When you walk into Josko Gravner's cantina, all you see is a dirt floor. It's pretty bare--just rows of wooden rounds dotting the floor, and in the center of the rows, a raised wooden dais with a simple wooden chair. The walls are painted a serene off-white and the lighting is subdued and elegant, but it's essentially a dirt room that's punctuated by wood. The wooden rounds cover the mouths of the anfora, which is where his wine ferments, and the dais and the chair are where Josko goes to sit and to think. It feels like nothing as much as a temple.

Josko says, "Making wine is philosophy." Sitting on that wooden chair in the middle of his dirt room, Joko thinks about who he is, and he does it honestly, forthrightly, carefully. To Josko, his wine--which rests undisturbed in huge clay vats buried in the dirt floor--is a product of this thought, and it's necessary to challenge who you are and what you think in order to make good wine. It's hard for me to adequately express my admiration for Josko. He is like a sage to me, and he is who I visit when I most need guidance.

Required work:
a - Answer these from the passage about Josko Gravner's cantina:
(i) What covers the mouths of the anfora?
(ii) What does Josko say making wine is?
(iii) In what does his wine rest undisturbed?
b - Keep writing the passage about Josko Gravner's cantina, picking up right after its last sentence.
The data that comes after this has no connection to the passage about Josko Gravner's cantina.

Data block:

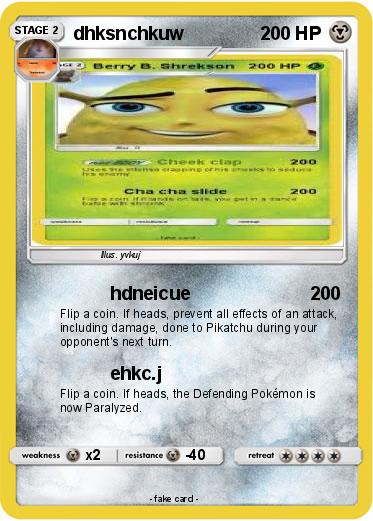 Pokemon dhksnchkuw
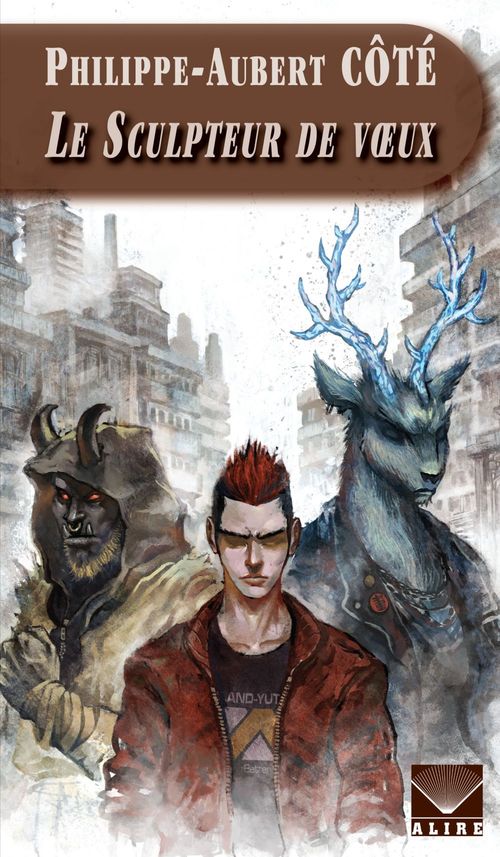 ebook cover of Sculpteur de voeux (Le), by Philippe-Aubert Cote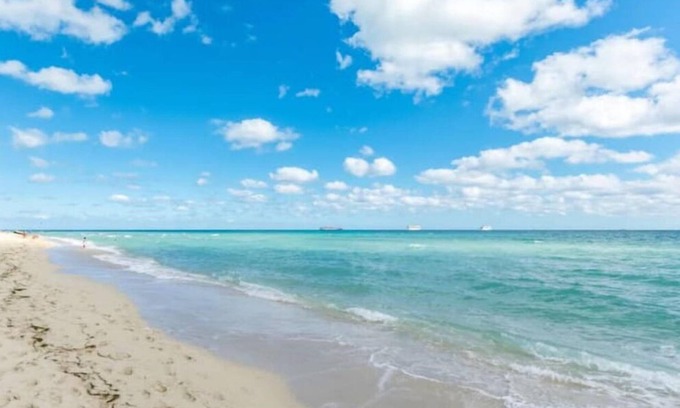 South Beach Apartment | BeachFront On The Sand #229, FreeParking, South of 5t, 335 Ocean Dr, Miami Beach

Answers to the exercise:
a -
(i) Wooden rounds.
(ii) Philosophy.
(iii) Huge clay vats buried in the dirt floor.

b -
There are two ways to make wine, Josko says. The first is to see what the market wants and make wine that fits it. The second is to look inside yourself. For years, he did the former; coming out of trade school, Josko threw himself full-throttle into modern winemaking, throwing away his forebears' botti and using nothing but stainless steel. But then he suffered an epiphany, and he realized that the wine was soulless, and the way he was making it was hurting the earth. So he slowly returned not just to the tradition of his Friuli forebears but to the ways of the ancient Romans. He rediscovered anfora, the giant clay pots, and he began to make his wine in them, slowly paring away all the vestiges of modernity.

Today, I'm very proud to present nine beautiful Josko Gravner wines that span 25 years in his career. It's rare to see this kind of stylistic range from one producer, but to drink these wines is to see Josko becoming more authentically himself. Each bottle is purer, more vital, more thrilling, deeper, and more mystical than the last. Each bottle is a thing of beauty, something to treasure and to share, to wonder in and to meditate upon. Most of all, each bottle is something to drink slowly, maybe while sitting on a simple wooden chair, maybe while challenging who you think you are.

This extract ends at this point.